Raw records start

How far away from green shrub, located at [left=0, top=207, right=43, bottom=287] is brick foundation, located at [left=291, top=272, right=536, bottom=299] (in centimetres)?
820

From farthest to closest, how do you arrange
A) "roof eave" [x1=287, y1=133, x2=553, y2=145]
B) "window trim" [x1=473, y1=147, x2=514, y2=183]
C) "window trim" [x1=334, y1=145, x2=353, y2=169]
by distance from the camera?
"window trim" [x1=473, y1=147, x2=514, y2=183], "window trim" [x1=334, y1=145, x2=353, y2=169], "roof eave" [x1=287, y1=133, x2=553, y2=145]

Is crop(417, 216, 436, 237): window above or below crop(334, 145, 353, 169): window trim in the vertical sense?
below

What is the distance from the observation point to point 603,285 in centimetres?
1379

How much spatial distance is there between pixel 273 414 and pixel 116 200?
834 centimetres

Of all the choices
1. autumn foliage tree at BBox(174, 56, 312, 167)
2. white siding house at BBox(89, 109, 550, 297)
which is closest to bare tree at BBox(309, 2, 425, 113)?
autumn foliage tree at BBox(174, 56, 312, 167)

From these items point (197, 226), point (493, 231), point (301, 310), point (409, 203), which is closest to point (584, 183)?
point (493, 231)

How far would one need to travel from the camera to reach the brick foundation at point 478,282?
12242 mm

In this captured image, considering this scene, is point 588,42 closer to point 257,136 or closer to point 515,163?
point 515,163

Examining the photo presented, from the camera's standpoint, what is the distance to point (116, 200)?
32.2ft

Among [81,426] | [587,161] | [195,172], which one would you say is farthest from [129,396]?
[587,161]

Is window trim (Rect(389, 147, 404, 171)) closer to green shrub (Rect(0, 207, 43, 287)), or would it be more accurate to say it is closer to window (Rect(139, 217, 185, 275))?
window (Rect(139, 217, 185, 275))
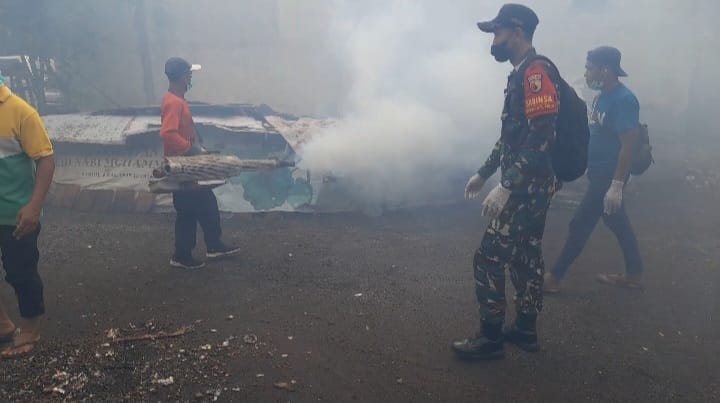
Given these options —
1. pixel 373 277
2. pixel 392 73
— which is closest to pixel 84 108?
pixel 392 73

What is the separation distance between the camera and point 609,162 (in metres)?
4.61

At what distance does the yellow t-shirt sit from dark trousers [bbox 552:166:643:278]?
13.9ft

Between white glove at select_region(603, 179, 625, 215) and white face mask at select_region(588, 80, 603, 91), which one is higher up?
white face mask at select_region(588, 80, 603, 91)

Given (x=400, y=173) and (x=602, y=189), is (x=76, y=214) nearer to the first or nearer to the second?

Raw records end

* _Description of the task_:
Please update the rows above by replacing every "camera" with "viewer" and leaving everything else unchanged. Leave the pictures out of your answer.

* _Result below_:
How far away from green shrub, located at [left=0, top=207, right=43, bottom=287] is brick foundation, located at [left=291, top=272, right=536, bottom=299] (in centimetres)?
820

From farthest to closest, how do you arrange
A) "roof eave" [x1=287, y1=133, x2=553, y2=145]
B) "window trim" [x1=473, y1=147, x2=514, y2=183]
C) "window trim" [x1=334, y1=145, x2=353, y2=169]
by distance from the viewer?
"window trim" [x1=473, y1=147, x2=514, y2=183], "window trim" [x1=334, y1=145, x2=353, y2=169], "roof eave" [x1=287, y1=133, x2=553, y2=145]

Is crop(417, 216, 436, 237): window above or below crop(334, 145, 353, 169): window trim in the vertical sense?
below

What is the distance from the observation point to point 603,285 in centimetres?
1379

How much spatial distance is there between pixel 273 414 and pixel 116 200?
834 centimetres

Of all the choices
1. autumn foliage tree at BBox(174, 56, 312, 167)
2. white siding house at BBox(89, 109, 550, 297)
which is closest to bare tree at BBox(309, 2, 425, 113)?
autumn foliage tree at BBox(174, 56, 312, 167)

From these items point (197, 226), point (493, 231), point (301, 310), point (409, 203), which is closest to point (584, 183)?
point (493, 231)

How far would one need to travel from the viewer to reach the brick foundation at point 478,282?
12242 mm

In this captured image, considering this scene, is point 588,42 closer to point 257,136 or closer to point 515,163?
point 515,163

Examining the photo presented, from the viewer's standpoint, what is the distance to point (116, 200)?
32.2ft

Among [81,426] | [587,161] | [195,172], which one would you say is farthest from [129,396]?
[587,161]

Is window trim (Rect(389, 147, 404, 171)) closer to green shrub (Rect(0, 207, 43, 287)), or would it be more accurate to say it is closer to window (Rect(139, 217, 185, 275))?
window (Rect(139, 217, 185, 275))
Given these options —
1. pixel 373 277
2. pixel 392 73
— which is closest to pixel 84 108?
pixel 392 73

What is the separation distance between the viewer and point 609,162 (in metres)?
4.61

At what distance does the yellow t-shirt sit from dark trousers [bbox 552:166:643:278]?
13.9ft

Between white glove at select_region(603, 179, 625, 215) and white face mask at select_region(588, 80, 603, 91), which one is higher up?
white face mask at select_region(588, 80, 603, 91)

Given (x=400, y=173) and (x=602, y=189), is (x=76, y=214) nearer to the first or nearer to the second?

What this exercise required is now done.